Timur CelikdagDuevelloya Davet: Invitation to a Duel
When the Turkish wrestlers of Kirkpinar near Edirne fight one another, in reality each is fighting with himself. It’s not so much a one-on-one duel as a dual “one-on-oneself”. Each wrestling match reflects all the struggles that people have in their lives. Wrestling is just one of many situations in which people discover their own limits in the encounter with somebody else.
According to legend, this tradition of wrestling, slippery with olive oil, goes back to a time of war. In the year 1349, Pasha Sueleyman, brother of the Ottoman ruler Orhan Gazi, stormed the fortress of Byzantium (now Istanbul) with forty elite soldiers.
After conquering the city, they were camping on a field near Samona (in present-day Greece) when the soldiers began a wrestling tournament which lasted for hours, until just two fighters remained. These two were brothers, and because neither would admit defeat, the match had to be abandoned on orders from their commander.
But as soon as they got home, the two brothers continued fighting. They fought day and night until at last, exhausted, they both collapsed and died. Their friends buried the brothers under a fig tree, and went on their way. Years later, they passed that way again and saw that beside the grave there was now a gushing spring. In memory of the two brothers, the people of that region gave it the name Kirkpinar – “forty springs”.
A lovely legend. Legends like that are necessary in order to give meaning to certain actions, and so to keep traditions alive. The setting for this wrestling match is a green field. One might almost say: a field of hope, of a person’s hope of gaining victory and of overcoming his own fear at that moment when he seizes hold of his opponent. There is no enemy who must be destroyed, only an opponent whom one wants to get to know. The other is a person through whom one experiences the limits of one’s own being and so becomes conscious of something new. At this moment, the wrestler feels he is alive, more intensely than ever. He puts a value on his life according to what takes place, he becomes a victim of the relation which is established.
As he feels his pain and his disappointment, he also feels his last reserves of strength. “It is good to fear,” as Sartre said, “for then one is in an existential situation.” But this struggle is based on recognition and respect. One’s opponent, too, is a “pehlivan”. This concept comes from a Persian word meaning “protector” or “guard”, which in Turkish has come to mean “a supremely strong man”.
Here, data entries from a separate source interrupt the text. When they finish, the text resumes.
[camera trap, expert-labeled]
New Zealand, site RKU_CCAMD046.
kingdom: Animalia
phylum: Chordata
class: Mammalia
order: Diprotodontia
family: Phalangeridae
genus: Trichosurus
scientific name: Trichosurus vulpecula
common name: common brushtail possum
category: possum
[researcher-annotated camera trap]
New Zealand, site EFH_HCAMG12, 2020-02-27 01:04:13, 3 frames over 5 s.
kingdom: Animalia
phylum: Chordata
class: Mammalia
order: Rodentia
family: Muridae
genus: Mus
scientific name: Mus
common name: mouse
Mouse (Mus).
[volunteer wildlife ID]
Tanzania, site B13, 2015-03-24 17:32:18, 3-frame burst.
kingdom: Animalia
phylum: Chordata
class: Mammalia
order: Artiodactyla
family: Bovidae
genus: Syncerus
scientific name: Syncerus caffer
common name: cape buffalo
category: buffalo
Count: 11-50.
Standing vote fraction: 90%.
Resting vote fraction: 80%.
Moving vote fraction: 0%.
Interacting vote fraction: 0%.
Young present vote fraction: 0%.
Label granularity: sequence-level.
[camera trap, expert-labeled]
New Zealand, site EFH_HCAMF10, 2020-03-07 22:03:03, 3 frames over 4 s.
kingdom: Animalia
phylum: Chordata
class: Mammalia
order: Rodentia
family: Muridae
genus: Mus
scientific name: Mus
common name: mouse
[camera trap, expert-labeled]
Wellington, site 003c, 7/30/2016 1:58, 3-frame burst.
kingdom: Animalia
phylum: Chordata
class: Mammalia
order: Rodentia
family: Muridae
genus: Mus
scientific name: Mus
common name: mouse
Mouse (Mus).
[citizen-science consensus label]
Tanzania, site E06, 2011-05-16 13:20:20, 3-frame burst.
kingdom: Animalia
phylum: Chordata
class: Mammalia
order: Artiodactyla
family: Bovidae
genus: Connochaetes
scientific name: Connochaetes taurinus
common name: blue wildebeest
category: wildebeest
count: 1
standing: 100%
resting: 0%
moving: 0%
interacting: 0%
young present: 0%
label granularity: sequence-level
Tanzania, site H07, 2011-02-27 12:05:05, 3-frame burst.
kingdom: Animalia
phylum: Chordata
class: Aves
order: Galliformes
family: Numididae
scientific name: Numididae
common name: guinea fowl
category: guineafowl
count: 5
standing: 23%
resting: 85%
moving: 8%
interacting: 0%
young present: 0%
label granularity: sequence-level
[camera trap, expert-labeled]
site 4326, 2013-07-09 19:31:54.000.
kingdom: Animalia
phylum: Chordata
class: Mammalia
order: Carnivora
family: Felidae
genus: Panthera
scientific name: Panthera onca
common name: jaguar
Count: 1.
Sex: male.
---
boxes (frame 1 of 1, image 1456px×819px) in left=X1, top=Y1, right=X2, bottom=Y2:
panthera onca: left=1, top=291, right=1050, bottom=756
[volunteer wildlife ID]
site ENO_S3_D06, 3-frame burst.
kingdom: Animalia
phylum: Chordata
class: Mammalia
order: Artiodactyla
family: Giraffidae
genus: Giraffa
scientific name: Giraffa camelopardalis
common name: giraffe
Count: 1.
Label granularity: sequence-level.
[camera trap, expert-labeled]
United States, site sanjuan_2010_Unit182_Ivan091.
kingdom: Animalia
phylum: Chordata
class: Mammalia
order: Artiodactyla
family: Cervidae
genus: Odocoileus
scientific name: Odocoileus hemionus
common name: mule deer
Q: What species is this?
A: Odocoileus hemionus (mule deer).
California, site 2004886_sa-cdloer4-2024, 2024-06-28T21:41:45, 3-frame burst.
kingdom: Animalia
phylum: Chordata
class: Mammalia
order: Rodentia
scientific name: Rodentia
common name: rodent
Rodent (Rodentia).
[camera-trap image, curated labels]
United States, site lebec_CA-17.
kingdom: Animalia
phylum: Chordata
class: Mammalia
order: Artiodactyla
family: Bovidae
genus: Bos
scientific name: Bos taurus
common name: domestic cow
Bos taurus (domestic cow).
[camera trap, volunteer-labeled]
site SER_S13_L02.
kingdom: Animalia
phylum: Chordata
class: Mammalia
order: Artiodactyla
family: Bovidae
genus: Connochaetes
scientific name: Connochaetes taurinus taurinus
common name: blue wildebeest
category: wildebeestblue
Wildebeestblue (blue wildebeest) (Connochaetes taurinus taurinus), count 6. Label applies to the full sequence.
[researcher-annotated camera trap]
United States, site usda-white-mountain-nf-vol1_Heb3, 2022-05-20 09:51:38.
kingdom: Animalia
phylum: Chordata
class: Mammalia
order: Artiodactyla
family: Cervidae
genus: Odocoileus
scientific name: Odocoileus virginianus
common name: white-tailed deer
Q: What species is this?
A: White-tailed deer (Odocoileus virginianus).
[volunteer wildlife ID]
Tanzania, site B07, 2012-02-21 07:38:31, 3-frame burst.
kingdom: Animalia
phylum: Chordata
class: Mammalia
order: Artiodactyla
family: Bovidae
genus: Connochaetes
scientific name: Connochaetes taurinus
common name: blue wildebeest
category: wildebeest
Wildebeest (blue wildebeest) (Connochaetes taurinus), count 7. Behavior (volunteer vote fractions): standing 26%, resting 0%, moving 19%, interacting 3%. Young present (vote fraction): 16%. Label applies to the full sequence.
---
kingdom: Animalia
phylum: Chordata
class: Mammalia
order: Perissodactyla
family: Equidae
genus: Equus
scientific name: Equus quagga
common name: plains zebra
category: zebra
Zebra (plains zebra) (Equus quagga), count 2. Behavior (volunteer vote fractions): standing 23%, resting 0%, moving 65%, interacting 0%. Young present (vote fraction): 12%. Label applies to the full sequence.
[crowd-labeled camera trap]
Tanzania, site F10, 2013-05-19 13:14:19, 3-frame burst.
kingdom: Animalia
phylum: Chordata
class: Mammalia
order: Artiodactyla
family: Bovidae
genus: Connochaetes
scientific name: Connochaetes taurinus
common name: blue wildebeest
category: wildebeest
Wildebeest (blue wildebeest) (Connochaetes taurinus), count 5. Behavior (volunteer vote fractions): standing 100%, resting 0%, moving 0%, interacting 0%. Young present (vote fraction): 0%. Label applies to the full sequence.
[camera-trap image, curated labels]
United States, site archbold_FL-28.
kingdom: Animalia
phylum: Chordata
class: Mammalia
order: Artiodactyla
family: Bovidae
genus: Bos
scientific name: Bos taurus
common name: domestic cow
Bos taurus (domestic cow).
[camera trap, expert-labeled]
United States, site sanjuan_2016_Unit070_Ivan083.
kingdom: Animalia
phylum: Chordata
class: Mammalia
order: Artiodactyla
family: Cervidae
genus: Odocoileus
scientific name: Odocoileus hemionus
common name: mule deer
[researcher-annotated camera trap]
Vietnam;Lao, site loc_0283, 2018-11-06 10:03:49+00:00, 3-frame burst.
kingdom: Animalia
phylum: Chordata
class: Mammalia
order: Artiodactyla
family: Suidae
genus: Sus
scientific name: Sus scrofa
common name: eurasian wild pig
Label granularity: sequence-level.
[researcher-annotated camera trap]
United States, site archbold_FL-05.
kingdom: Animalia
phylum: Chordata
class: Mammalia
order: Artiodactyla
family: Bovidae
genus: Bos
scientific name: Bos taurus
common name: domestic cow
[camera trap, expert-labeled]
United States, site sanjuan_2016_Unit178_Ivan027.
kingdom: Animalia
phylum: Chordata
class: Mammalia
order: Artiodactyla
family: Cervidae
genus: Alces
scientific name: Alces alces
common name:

Primitive masculine instinct is evident in this combat, a special encounter of males. In a society where men walk down the street ‘hand in hand’ as a sign of warm-heartedness, wrestling allows masculinity to enjoy an encounter with its naked self. An encounter which might, from a distance, be construed as homoerotic. Not that the wrestlers consciously think of it that way, of course. For them, the fight is about defeating the opponent, about enjoying victory, pride and success. Who does not seek these things?
Already the sperm in the womb begins the long swim towards the egg. The one that reaches the egg first begins the struggle against time to bring a new creature into the world. And once the individual is conscious of his or her surroundings, in a society like ours which is based on competition, the struggle begins the moment one steps outside onto the street. Children are trained to achieve, to overcome, for life is ruled not least by envy. In the opinion of Thomas Hobbes, that is the natural condition. Without laws, without respect and recognition, this state of conflict of all against all would still be intact and there would be no peace. The constraining commandments of law, respect and recognition also apply to wrestling, for without them, there would be no encounter with oneself and one’s opponent.
This wrestling tournament, which has existed since 1924, is basically a test of strength between brothers – just as in the legend. A conflict between brothers, with no victor and no loser.